Bushland Reserves

Mornington Peninsula Shire manages over 250 bushland reserves, covering nearly 2000 hectares, across the Mornington Peninsula.

These remnant areas of bushland, including sections of foreshore and roadside reserves, provide an important refuge for the peninsula’s diverse range of plants and animals. They are also places where residents can spend time in nature and enjoy a range of recreational activities. Most weekends across the peninsula, volunteers work together with the Shire to protect many of these reserves as part of a Friends Group.

Visit my neighbourhood or our parks and reserves directory to explore some of the bushland reserves near you.

Biodiversity Conservation in Bushland Reserves

The Shire’s bushland reserves are managed to protect and enhance biodiversity through the implementation of carefully planned activities including weed control, feral animal management, habitat enhancement, volunteer support, and revegetation. These activities aim to reduce impact of threats to biodiversity posed by environmental weeds, feral animals and habitat loss. Bushland reserves are also managed to minimize the impact of bushfire.

Some key biodiversity conservation activities undertaken by the Shire in our bushland, foreshore and roadside reserves include:

  • Staged removal of habitat-changing weeds like Polygala in foreshore reserves and Sweet Pittosporum in forest and woodland ecosystems.

  • Working with Melbourne Water and Friends Groups to control environmental weeds that impact on our creek ecosystems, such as Blackberry, Tradescantia and Spiny Rush.

  • Eliminating high threat noxious weeds Chilean Needle Grass and Serrated Tussock, both of which are only known from a few locations on the Mornington Peninsula.

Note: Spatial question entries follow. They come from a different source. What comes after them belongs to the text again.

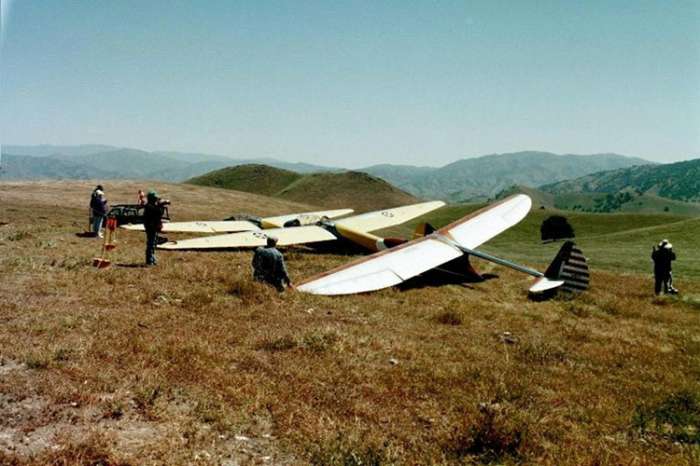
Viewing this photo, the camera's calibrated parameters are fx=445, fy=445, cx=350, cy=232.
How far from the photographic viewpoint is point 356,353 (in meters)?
8.95

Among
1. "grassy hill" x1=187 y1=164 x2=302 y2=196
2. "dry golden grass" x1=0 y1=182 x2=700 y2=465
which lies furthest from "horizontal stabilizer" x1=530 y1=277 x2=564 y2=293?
"grassy hill" x1=187 y1=164 x2=302 y2=196

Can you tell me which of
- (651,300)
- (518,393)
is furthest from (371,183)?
(518,393)

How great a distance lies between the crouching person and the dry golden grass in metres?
0.63

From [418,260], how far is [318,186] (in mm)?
146073

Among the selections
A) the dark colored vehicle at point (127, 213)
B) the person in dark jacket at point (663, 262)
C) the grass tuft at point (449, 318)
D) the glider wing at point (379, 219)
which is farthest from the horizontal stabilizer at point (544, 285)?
the dark colored vehicle at point (127, 213)

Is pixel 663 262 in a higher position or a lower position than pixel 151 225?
lower

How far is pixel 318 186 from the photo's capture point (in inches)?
6319

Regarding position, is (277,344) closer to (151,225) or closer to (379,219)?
(151,225)

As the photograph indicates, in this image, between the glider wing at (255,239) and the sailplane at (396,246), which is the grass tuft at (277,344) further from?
the glider wing at (255,239)

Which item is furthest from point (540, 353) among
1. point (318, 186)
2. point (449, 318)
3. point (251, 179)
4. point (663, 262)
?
point (251, 179)

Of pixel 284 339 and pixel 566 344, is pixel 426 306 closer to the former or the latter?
pixel 566 344

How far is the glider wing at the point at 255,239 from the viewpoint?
20047 millimetres

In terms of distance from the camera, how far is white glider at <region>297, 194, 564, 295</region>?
493 inches

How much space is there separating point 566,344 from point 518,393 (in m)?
4.25
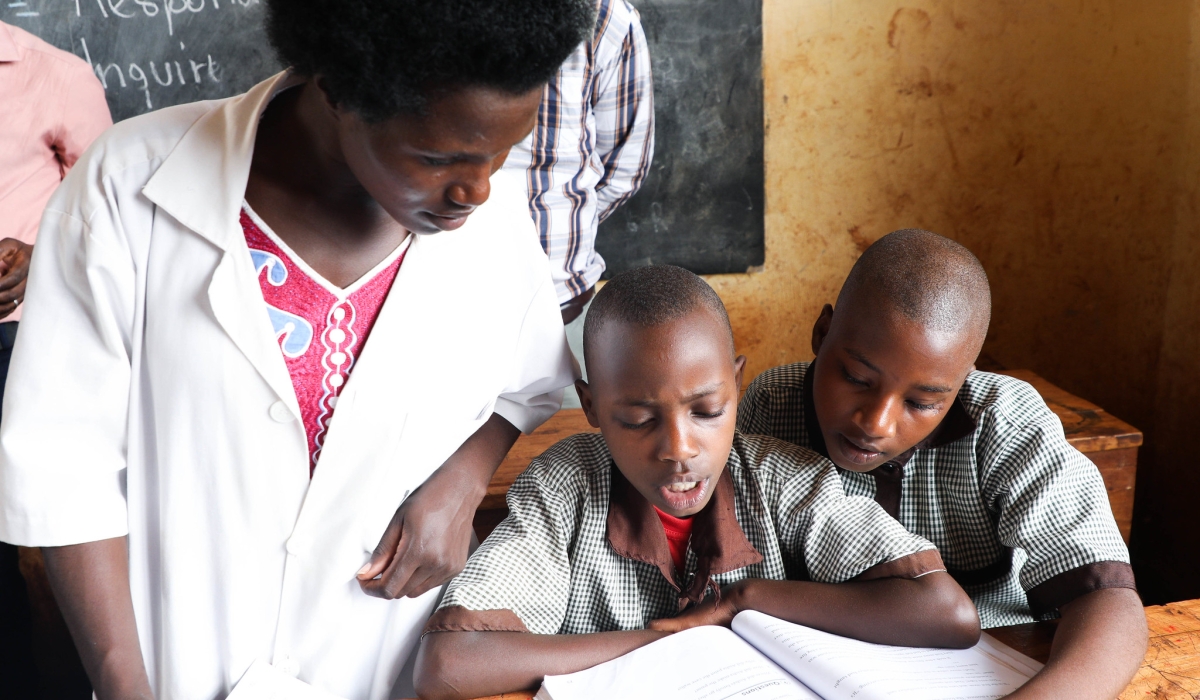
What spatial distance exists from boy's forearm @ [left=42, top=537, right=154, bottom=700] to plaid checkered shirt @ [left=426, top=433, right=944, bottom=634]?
401mm

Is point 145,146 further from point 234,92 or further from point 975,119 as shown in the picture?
point 975,119

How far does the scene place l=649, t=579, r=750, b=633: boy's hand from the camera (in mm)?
1150

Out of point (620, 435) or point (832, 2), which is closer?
point (620, 435)

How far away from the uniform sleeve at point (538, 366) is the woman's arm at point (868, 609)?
1.08 ft

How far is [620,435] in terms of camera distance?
1.22 meters

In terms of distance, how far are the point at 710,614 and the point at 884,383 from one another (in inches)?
16.6

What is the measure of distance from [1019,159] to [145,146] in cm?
302

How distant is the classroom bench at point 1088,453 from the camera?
6.26ft

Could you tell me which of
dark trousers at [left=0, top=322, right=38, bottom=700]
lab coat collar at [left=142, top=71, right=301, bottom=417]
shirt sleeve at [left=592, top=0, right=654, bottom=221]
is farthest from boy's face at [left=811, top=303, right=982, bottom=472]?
dark trousers at [left=0, top=322, right=38, bottom=700]

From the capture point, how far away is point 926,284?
130 centimetres

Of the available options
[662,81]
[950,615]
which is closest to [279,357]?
[950,615]

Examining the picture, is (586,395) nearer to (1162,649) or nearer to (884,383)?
(884,383)

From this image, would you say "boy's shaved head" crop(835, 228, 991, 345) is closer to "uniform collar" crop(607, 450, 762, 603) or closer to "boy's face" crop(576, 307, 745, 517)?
"boy's face" crop(576, 307, 745, 517)

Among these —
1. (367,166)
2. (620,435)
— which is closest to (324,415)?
(367,166)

  • Working collaboratively with other land managers in the region to undertake feral animal management programs to protect threatened species including the Swamp Skink, Australasian Bittern, White-footed Dunnart and Southern Brown Bandicoot.

  • Weed control to protect and enhance the diversity in Grassy Woodland vegetation across the northern peninsula. Grassy Woodland is one of the most species-rich ecosystems in temperate Australia.

  • Tree banding in bushland reserves in Mt Eliza and Mt Martha to protect important large old eucalypt trees from over-browsing by possums.

  • Conduct annual monitoring to find and eliminate Sicilian Sea Lavender, a high impact noxious weed threatening internationally significant Ramsar wetlands of Westernport.

  • Carry out planned burns to achieve multiple benefits such as promoting the regeneration of fire dependent species, maintaining healthy vegetation communities, and reducing fuel.